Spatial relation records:
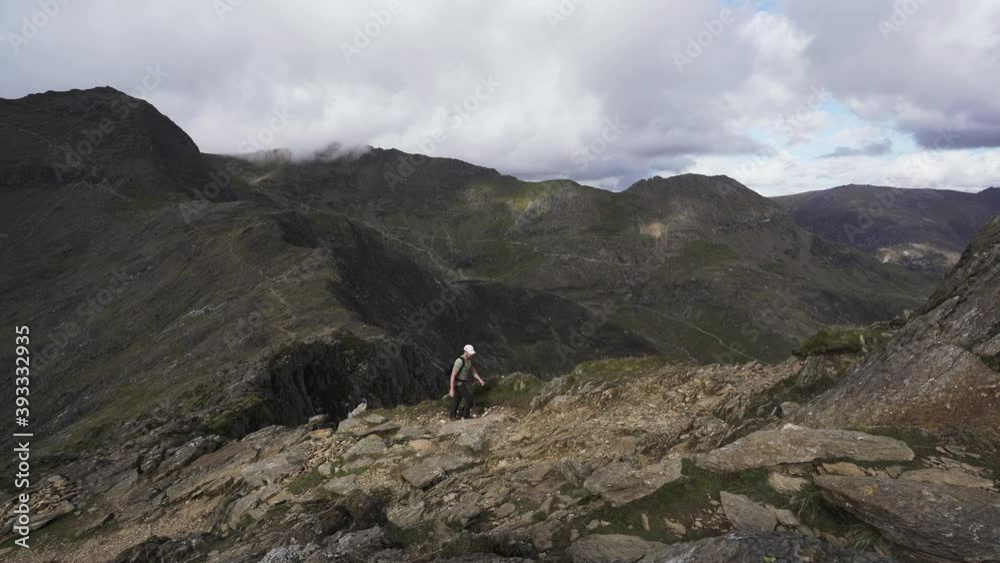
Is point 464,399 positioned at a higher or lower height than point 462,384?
lower

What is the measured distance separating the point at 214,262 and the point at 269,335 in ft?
145

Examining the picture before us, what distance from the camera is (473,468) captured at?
680 inches

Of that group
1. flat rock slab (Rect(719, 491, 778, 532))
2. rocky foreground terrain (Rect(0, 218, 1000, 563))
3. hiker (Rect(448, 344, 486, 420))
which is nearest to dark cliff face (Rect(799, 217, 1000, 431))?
rocky foreground terrain (Rect(0, 218, 1000, 563))

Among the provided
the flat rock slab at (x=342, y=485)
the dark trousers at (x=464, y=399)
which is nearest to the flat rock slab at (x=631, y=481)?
the flat rock slab at (x=342, y=485)

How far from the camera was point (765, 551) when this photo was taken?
7137 millimetres

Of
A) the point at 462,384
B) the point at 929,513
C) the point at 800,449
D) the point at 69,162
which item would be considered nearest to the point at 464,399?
the point at 462,384

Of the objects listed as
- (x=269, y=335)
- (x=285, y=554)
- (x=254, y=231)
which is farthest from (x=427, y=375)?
(x=254, y=231)

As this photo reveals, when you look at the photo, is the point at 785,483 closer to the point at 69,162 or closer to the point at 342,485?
the point at 342,485

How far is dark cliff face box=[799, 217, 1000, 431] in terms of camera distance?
1117 centimetres

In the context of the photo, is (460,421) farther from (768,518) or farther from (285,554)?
(768,518)

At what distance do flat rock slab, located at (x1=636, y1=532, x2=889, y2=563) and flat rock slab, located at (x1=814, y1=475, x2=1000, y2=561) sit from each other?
1454 millimetres

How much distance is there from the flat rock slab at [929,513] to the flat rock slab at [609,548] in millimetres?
3291

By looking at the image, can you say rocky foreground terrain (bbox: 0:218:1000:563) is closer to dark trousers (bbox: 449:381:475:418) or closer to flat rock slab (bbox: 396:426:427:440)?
flat rock slab (bbox: 396:426:427:440)

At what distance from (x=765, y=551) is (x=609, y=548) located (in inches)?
120
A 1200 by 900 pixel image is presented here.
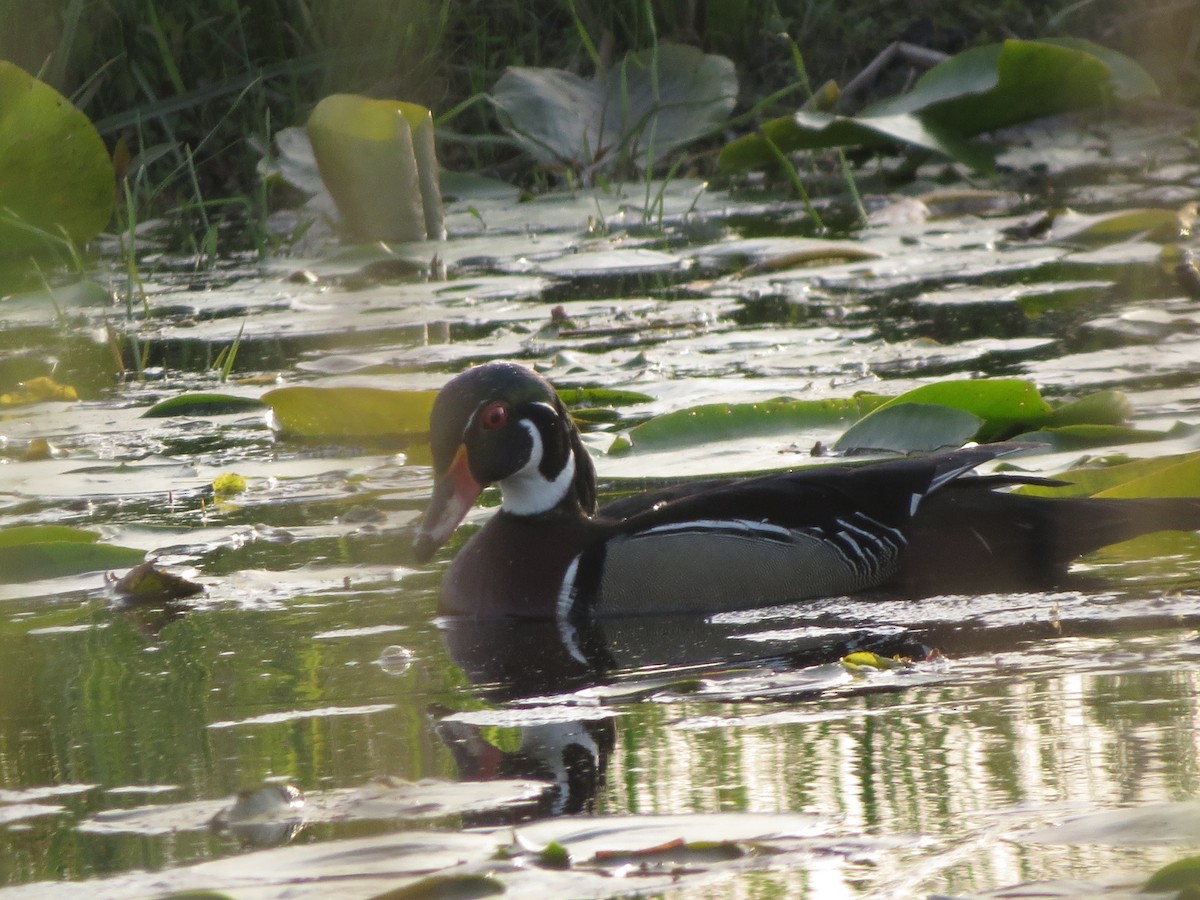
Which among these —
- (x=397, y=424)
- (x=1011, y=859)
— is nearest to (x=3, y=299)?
(x=397, y=424)

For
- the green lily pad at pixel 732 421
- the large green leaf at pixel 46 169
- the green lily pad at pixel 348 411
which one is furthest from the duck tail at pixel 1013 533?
the large green leaf at pixel 46 169

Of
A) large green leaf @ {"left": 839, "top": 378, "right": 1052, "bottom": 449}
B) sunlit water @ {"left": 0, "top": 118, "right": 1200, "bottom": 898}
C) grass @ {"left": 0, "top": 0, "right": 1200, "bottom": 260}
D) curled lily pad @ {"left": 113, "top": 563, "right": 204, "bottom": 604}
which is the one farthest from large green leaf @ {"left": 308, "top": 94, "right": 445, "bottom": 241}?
curled lily pad @ {"left": 113, "top": 563, "right": 204, "bottom": 604}

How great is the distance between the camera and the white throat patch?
15.1 feet

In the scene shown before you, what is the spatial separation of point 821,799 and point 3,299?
6086 millimetres

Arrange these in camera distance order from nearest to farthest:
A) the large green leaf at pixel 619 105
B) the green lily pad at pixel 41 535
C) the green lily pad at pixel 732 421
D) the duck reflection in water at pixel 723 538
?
the duck reflection in water at pixel 723 538 < the green lily pad at pixel 41 535 < the green lily pad at pixel 732 421 < the large green leaf at pixel 619 105

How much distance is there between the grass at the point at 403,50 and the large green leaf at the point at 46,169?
233 centimetres

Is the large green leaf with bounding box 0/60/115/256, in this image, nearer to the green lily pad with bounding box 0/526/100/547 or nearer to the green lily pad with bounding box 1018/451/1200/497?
the green lily pad with bounding box 0/526/100/547

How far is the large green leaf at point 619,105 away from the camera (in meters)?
9.83

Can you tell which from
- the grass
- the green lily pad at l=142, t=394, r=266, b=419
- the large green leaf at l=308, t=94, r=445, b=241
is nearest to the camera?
the green lily pad at l=142, t=394, r=266, b=419

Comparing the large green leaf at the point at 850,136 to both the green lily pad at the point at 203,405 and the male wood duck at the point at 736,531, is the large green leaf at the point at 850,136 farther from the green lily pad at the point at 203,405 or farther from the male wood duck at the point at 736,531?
the male wood duck at the point at 736,531

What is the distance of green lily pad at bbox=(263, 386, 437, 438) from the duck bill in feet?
3.07

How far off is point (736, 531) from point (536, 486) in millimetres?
525

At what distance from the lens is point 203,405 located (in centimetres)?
612

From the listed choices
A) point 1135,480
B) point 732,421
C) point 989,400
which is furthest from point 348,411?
point 1135,480
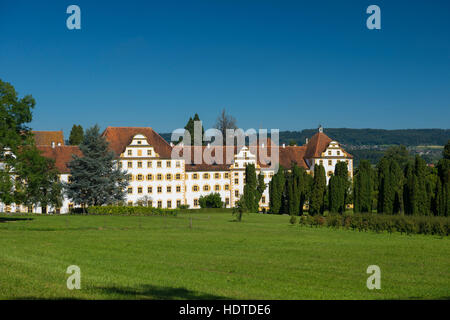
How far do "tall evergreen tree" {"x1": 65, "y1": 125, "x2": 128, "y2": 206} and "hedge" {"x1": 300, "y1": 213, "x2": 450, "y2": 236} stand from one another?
90.1ft

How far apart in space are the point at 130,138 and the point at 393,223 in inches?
1664

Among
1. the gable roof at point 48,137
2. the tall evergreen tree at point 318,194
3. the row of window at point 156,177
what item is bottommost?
the tall evergreen tree at point 318,194

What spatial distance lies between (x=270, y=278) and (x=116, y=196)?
46.1 meters

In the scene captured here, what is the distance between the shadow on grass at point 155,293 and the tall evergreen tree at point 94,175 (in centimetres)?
4635

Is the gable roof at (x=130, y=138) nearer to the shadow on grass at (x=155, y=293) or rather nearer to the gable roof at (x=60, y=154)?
the gable roof at (x=60, y=154)

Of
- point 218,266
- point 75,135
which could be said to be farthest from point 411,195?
point 75,135

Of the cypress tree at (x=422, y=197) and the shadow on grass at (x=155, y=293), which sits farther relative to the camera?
the cypress tree at (x=422, y=197)

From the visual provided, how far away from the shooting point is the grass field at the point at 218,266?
47.5 feet

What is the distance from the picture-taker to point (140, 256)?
22500mm

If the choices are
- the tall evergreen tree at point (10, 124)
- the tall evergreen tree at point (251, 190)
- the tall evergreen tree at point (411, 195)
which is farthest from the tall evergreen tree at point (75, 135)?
the tall evergreen tree at point (411, 195)

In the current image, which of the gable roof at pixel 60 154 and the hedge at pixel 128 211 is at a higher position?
the gable roof at pixel 60 154
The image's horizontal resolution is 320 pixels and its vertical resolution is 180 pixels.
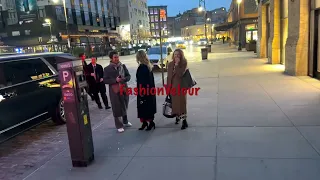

** EXERCISE PROMPT **
Report every line of the data above that contains the string "tall", copying each such line in full. Case counts when matching.

** RESPONSE TO THIS EXERCISE **
How far do "tall evergreen tree" {"x1": 65, "y1": 125, "x2": 128, "y2": 206} and "hedge" {"x1": 300, "y1": 213, "x2": 450, "y2": 236} stand from one another?
2. the tall evergreen tree at point 318,194
the tall evergreen tree at point 318,194
In the scene captured here, what is the distance between the shadow on grass at point 155,293 and the tall evergreen tree at point 94,175 (in centimetres)?
- the tall evergreen tree at point (10, 124)
- the tall evergreen tree at point (251, 190)
- the tall evergreen tree at point (411, 195)
which is farthest from the tall evergreen tree at point (75, 135)?
the tall evergreen tree at point (411, 195)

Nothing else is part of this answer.